Luct kembali melangkahkan kakinya. Diikuti aku, yang berjarak tiga langkah darinya. Dalam batinku bergumam. "Aku kembali mengikuti langkahnya."

-

Jauh dari dalam bumi. Di dalam gua yang tak terjamah tangan dengan begitu mudahnya. Seorang Gadis berambut pirang keemasan termenung sambil melihat sekeliling dengan pasrah. Tak seperti biasanya, sekarang ia tak diizinkan untuk bernyanyi. Sehingga ia seharian hanya duduk di atas lantai gua. Tepat di bawah sebuah cahaya kecil lubang-lubang gua ini.

Matanya memfokuskan pandangan pada seseorang yang sedang mengelus kepala Hydra, si naga berkepala sembilan itu. Tangannya begitu lembut. Hingga membuat Hydra lelap begitu saja. Senyum orang itu begitu lembut. Dari sana, seolah muncul suara nyanyian penidur yang amat indah.

"Kenapa kau kemari?" tanya Gadis itu.

"Hanya mampir sebentar," jawabnya singkat.

"Benarkah? Aku tidak percaya," ketus Gadis itu.

Orang itu menghentikan aktivitasnya tadi. Ia lalu meninggalkan Hydra. Pergi berjalan mendekati Gadis berambut panjang itu. Mata merahnya menyala di tengah kegelapan. Cahayanya seperti silau dari pedang tajam seorang ksatria.

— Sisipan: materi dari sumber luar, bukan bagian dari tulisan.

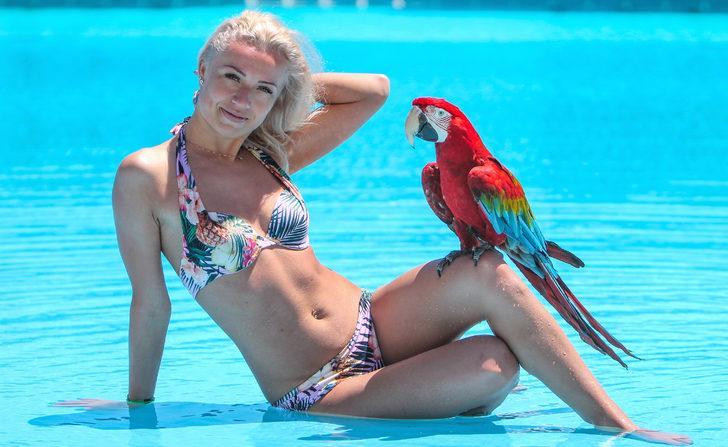 Papağan Alex ile tatil fotoğrafı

"Ada tugas kecil untukmu," ujarnya ketika tepat di hadapan Gadis itu. "Seyla," ia memanggil nama Gadis itu. Sehingga ia sesaat diam termenung.

"Kenapa aku harus mau mematuhimu?" tegasnya dengan suara yang agak meninggi.

Wajah datar sempat terpampang padanya, ketika ia mendekatkan wajahnya dengan wajah Seyla. Dan saat itu, senyumnya kembali membara. "Bagaimana kalau ini untuknya. Untuk kakak kesayanganmu. Si Kera Kuning," bisiknya.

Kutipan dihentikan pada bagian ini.